One of the major talking points at this year's Babelsberg 2001 film and TV production conference, is how to produce and market European films for the international market (Local Stories for Global Markets, Aug 28).

It is a problem that plagues most international film-makers and for which there is no simple solution. Break-outs of the past decade - such as The Full Monty, Four Weddings And A Funeral and even Strictly Ballroom - have been in the industry's lingua franca of English, with Italy's Life Is Beautiful and Hong Kong's Crouching Tiger, Hidden Dragon two of the few foreign-language blockbusters with a gross of more than $200m worldwide.

Films such as France's Amelie and Germany's Run Lola Run can be classified as international arthouse successes. What they all have in common is a strong story coupled with an intangible x-factor, which no Hollywood star, co-production agreement or hefty budget can ever guarantee.

Despite the column inches and the accolades for the Danish Dogme movement, the back-to-basics revolution failed to scale the walls of global multiplexes, and the series has remained resolutely arthouse. In fact, the Dogme titles, like most other Scandinavian films, do not resonate with audiences much beyond their home territory.

But what Dogme did do was alert the international film industry to the hotbed of talent in the region. Danish production powerhouse Zentropa, whose CEO Peter Aalbeck Jensen, another speaker at the co-production conference, is now developing an English-language film called Dogville. It is not its first, following Breaking The Waves and Dancer In The Dark, but it is the first to which director Lars von Trier has attracted an A-list star in the shape of Nicole Kidman. The company also has a three-picture deal with Fine Line and Istituto Luce, as well as a separate deal for a slate of English-language thrillers with USA Films and Concorde Films.

Much like Hollywood's colonisation of the UK film industry in the wake of the global success of Four Weddings And A Funeral and The Full Monty, US financiers in particular have grown wise to the potential of (usually) low-budget, indigenous film-making, even if the projects are mainly geared to the local market.

In Brazil admissions are soaring, propelled by a new generation of dynamic young film-makers tempting audiences back to local cinema. Brazilian films grabbed 10% of the market last year - a far cry from the heyday of the late 1970s and early 1980s when they took a 30% share - but encouraging nevertheless.

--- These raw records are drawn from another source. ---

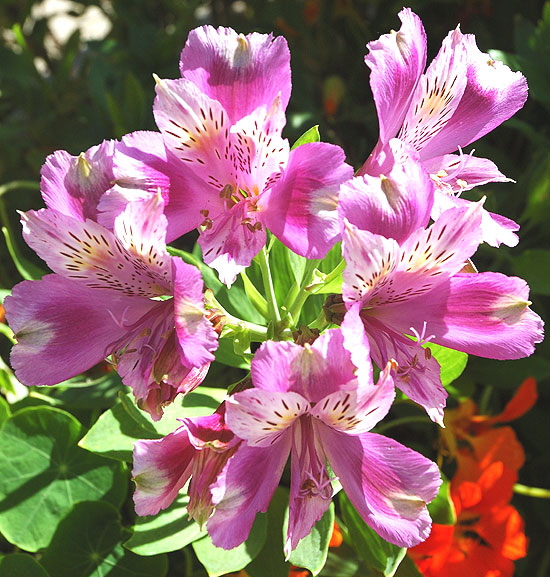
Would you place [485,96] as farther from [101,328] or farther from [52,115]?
[52,115]

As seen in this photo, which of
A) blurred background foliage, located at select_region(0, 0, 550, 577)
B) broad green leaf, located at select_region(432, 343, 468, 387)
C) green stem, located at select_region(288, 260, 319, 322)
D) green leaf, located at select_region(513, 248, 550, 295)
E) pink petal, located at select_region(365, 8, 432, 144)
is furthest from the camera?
blurred background foliage, located at select_region(0, 0, 550, 577)

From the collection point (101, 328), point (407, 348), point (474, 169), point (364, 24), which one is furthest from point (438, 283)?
point (364, 24)

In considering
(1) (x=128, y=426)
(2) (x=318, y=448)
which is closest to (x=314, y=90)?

Columbia TriStar, 20th Century Fox and Warner Bros have all forged production agreements with local players: Globo, Total Filmes and Conspiracao respectively.

"We are not ruling out the idea of eventually co-producing Brazilian films ourselves," said Jorge Peregrino, vice president of UIP Latin America, just before Cannes this year.

In Europe, France boasts such deep-pocketed broadcasters and a generous public support system that it can fully finance its own blockbuster films: UGC's $10m Amelie has so far grossed nearly $50m at home alone. All the US studios want a piece of the action, but prior to the Universal-StudioCanal merger, Warner Bros had secured a real foothold.

"It appeared to me that it was impossible for Warner Bros to be in France - a country whose film industry is so dynamic, where local films regularly hold on to a 30%-40% market share - without being involved in local production," explains Francis Boespflug, head of Warner Bros France. "In order to do so you have to discover talents, which takes time and risks."

The company also has a production arm in Germany. Indeed, German films may not travel, but unlike UK films, at least the locals like them, a point not missed by the studios. Buena Vista Filmproduktion was the first to arrive in 1996 and scored a hit with its first feature, Knockin' On Heaven's Door. The film was a co-production with Mr Brown Entertainment, the company run by one of Germany's biggest stars, Til Schweiger. Warner Bros followed suit, sealing deals with Munich Animation, Knockin' director Thomas Jahn and Studio Hamburg Letterbox.